The Target Market Assessment is without prejudice to the requirements of any contractual, legal or regulatory selling restrictions in relation to the Offering.
For the avoidance of doubt, the Target Market Assessment does not constitute: (a) an assessment for any particular client of suitability or appropriateness for the purposes of MiFID II; or (b) a recommendation to any investor or group of investors to invest in, or purchase, or take any other action whatsoever with respect to the Offered Shares.
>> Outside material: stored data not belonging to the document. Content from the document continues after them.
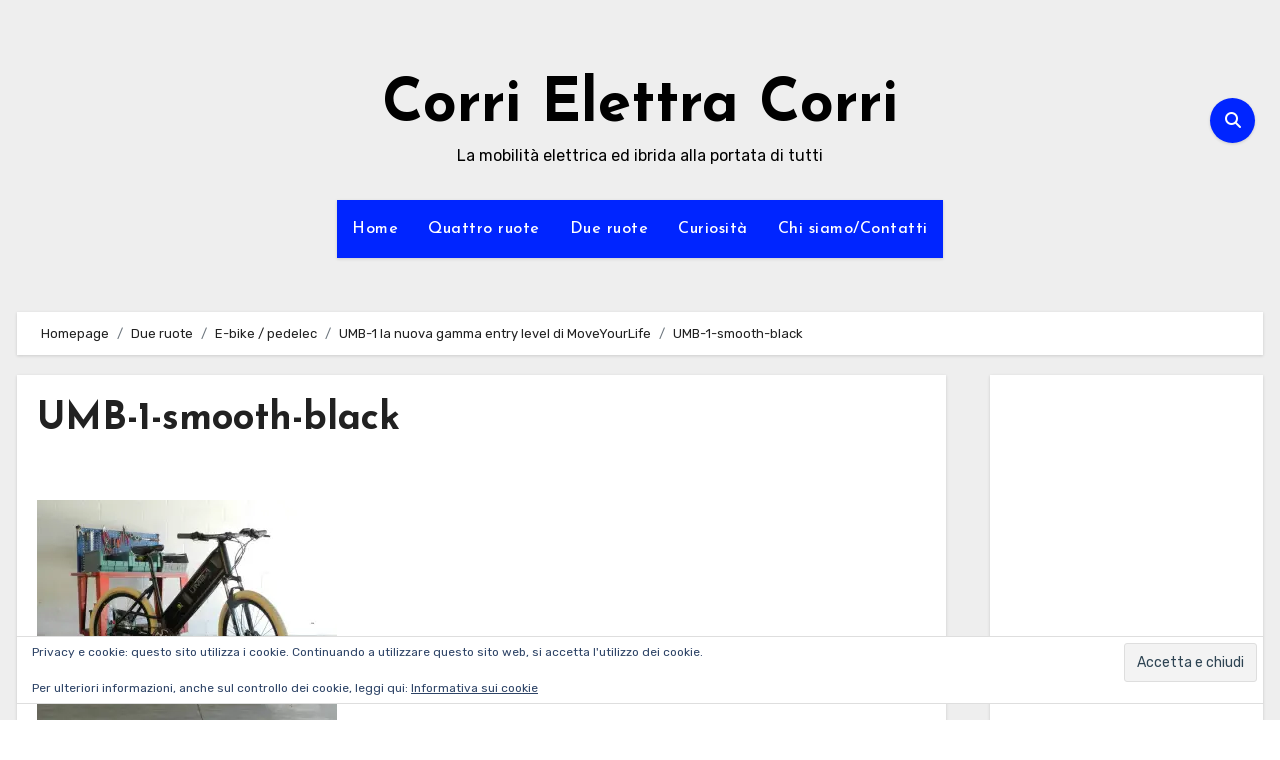

--- FILE ---
content_type: text/html; charset=utf-8
request_url: https://www.google.com/recaptcha/api2/aframe
body_size: 269
content:
<!DOCTYPE HTML><html><head><meta http-equiv="content-type" content="text/html; charset=UTF-8"></head><body><script nonce="kc9jPdSzlBRL_4xxrYpB9Q">/** Anti-fraud and anti-abuse applications only. See google.com/recaptcha */ try{var clients={'sodar':'https://pagead2.googlesyndication.com/pagead/sodar?'};window.addEventListener("message",function(a){try{if(a.source===window.parent){var b=JSON.parse(a.data);var c=clients[b['id']];if(c){var d=document.createElement('img');d.src=c+b['params']+'&rc='+(localStorage.getItem("rc::a")?sessionStorage.getItem("rc::b"):"");window.document.body.appendChild(d);sessionStorage.setItem("rc::e",parseInt(sessionStorage.getItem("rc::e")||0)+1);localStorage.setItem("rc::h",'1768641310420');}}}catch(b){}});window.parent.postMessage("_grecaptcha_ready", "*");}catch(b){}</script></body></html>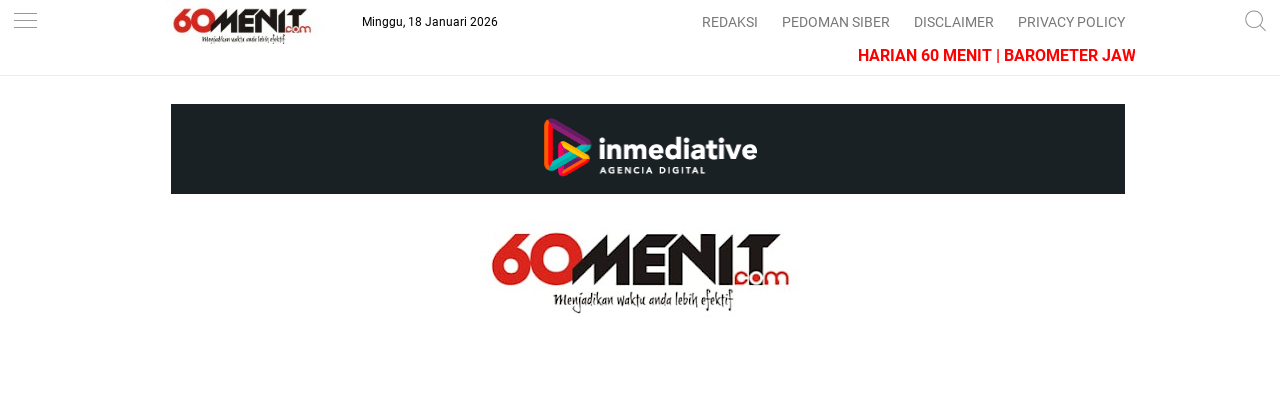

--- FILE ---
content_type: text/html; charset=utf-8
request_url: https://www.google.com/recaptcha/api2/aframe
body_size: 267
content:
<!DOCTYPE HTML><html><head><meta http-equiv="content-type" content="text/html; charset=UTF-8"></head><body><script nonce="hjSKewEuX62snyr55J2Z1w">/** Anti-fraud and anti-abuse applications only. See google.com/recaptcha */ try{var clients={'sodar':'https://pagead2.googlesyndication.com/pagead/sodar?'};window.addEventListener("message",function(a){try{if(a.source===window.parent){var b=JSON.parse(a.data);var c=clients[b['id']];if(c){var d=document.createElement('img');d.src=c+b['params']+'&rc='+(localStorage.getItem("rc::a")?sessionStorage.getItem("rc::b"):"");window.document.body.appendChild(d);sessionStorage.setItem("rc::e",parseInt(sessionStorage.getItem("rc::e")||0)+1);localStorage.setItem("rc::h",'1768732346722');}}}catch(b){}});window.parent.postMessage("_grecaptcha_ready", "*");}catch(b){}</script></body></html>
Each distributor is responsible for undertaking its own target market assessment in respect of the Offered Shares and determining appropriate distribution channels.
Forward looking statements
Matters discussed in this announcement may constitute forward-looking statements. Forward-looking statements are statements that are not historical facts and that can be identified by words such as “believe”, “expect”, “anticipate”, “intends”, “estimate”, “will”, “may”, “continue”, “should”, and similar expressions, as well as other statements regarding future events or prospects. Specifically, this announcement includes information with respect to projections, estimates and targets that also constitute forward-looking statements. The forward-looking statements in this announcement are based upon various assumptions, many of which are based, in turn, upon further assumptions. Although the Company believes that these assumptions were reasonable when made, these assumptions are inherently subject to significant known and unknown risks, uncertainties, contingencies and other important factors which are difficult or impossible to predict and are beyond its control. Such risks, uncertainties and other important factors include, among others: general economic conditions and related policy frameworks; the ongoing COVID-19 pandemic; changes in mortgage lending or the interest rate environment; dependence on third-party suppliers, contractors and other service providers; competition; negative publicity; incorrectly estimated costs in relation to projects; failure to successfully implement strategies; building and design defects; risks relating to own land; cyberattacks; compliance and litigation related risks; liquidity constraints; healthy, safety and environmental risks; changes in law and regulation; and failure to obtain required permits and approvals. Such risks, uncertainties, contingencies and other important factors could cause actual events to differ materially from the expectations, projections, estimates and targets expressed or implied in this release by such forward-looking statements. The information, opinions and forward-looking statements contained in this announcement speak only as at its date, and are subject to change without notice.